• **What is expected**
Each entry must be given again exactly; images do not belong in the copy.

Image-text web data:
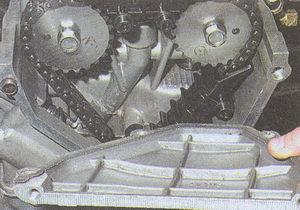 крышка головки блока цилиндров двигателя ЗМЗ 406 с уплотнительной прокладкой
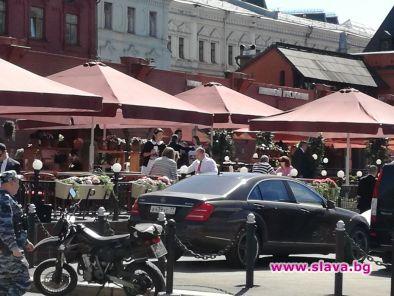 Президентът и съпругата му на кафе в центъра на Москва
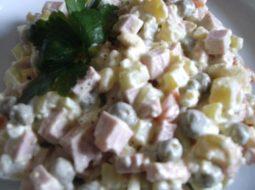 salat-mjasnoj-s-kolbasoj-klassicheskij-recept_1.jpeg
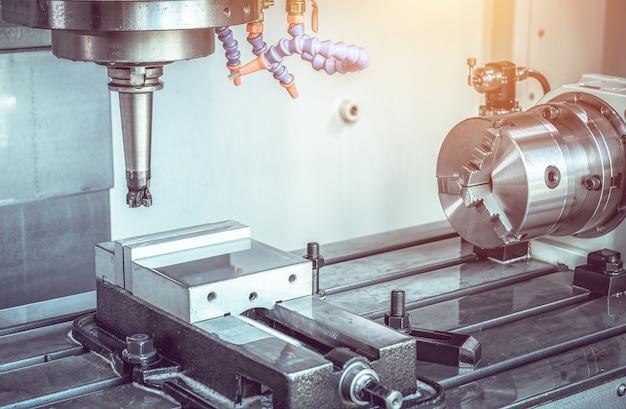 Centro de usinagem cnc de alta precisão funcionando, operador de usinagem de peças automotivas para processo de amostra em fábrica industrial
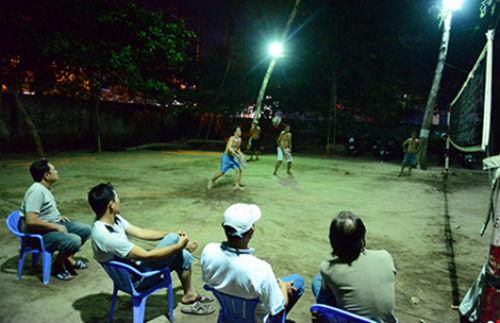 Đi xem bóng chuyền 'đầu - cánh - cổ' ở Sài Gòn - 1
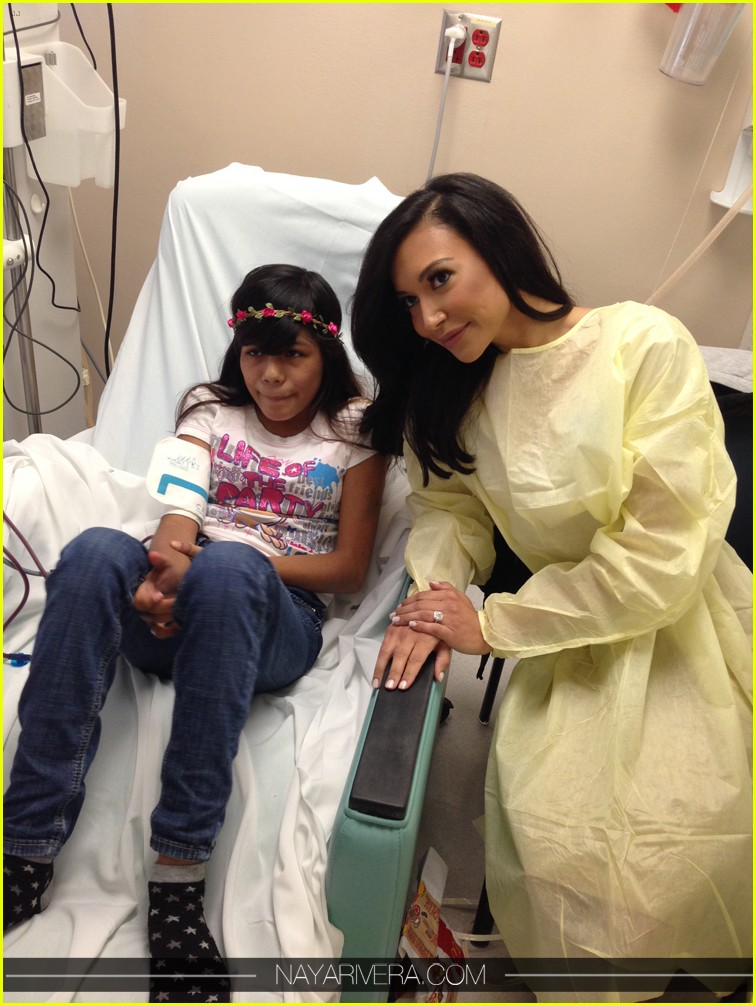 naya rivera visit childrens hospital with fiance big sean 04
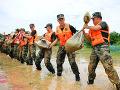 Pri záplavách v Číne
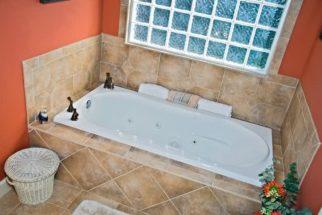 Passo-a-passo de como limpar corretamente uma banheira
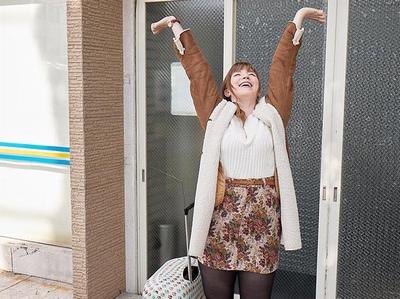 「ぁああ゛~いぐぅーー♡」片言の日本語ながら日本人チンポ大好きな白人留学生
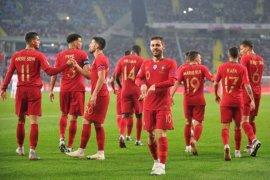 Portugal tundukkan Polandia 3-2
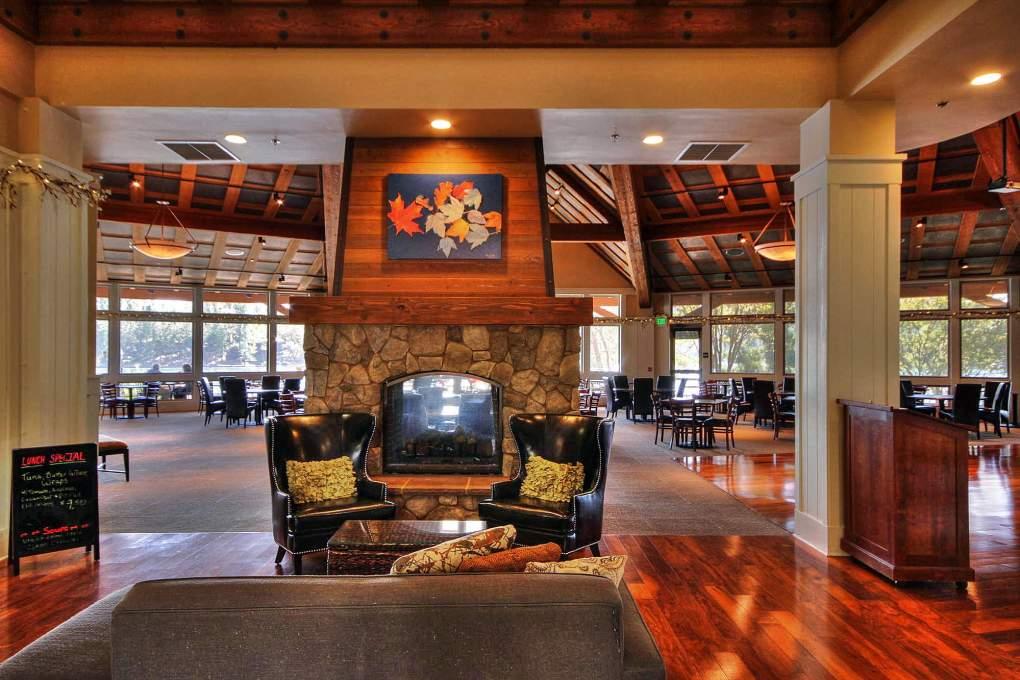 Club-House-Foyer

• **Solution for this exercise**
 крышка головки блока цилиндров двигателя ЗМЗ 406 с уплотнительной прокладкой
 Президентът и съпругата му на кафе в центъра на Москва
 salat-mjasnoj-s-kolbasoj-klassicheskij-recept_1.jpeg
 Centro de usinagem cnc de alta precisão funcionando, operador de usinagem de peças automotivas para processo de amostra em fábrica industrial
 Đi xem bóng chuyền 'đầu - cánh - cổ' ở Sài Gòn - 1
 naya rivera visit childrens hospital with fiance big sean 04
 Pri záplavách v Číne
 Passo-a-passo de como limpar corretamente uma banheira
 「ぁああ゛~いぐぅーー♡」片言の日本語ながら日本人チンポ大好きな白人留学生
 Portugal tundukkan Polandia 3-2
 Club-House-Foyer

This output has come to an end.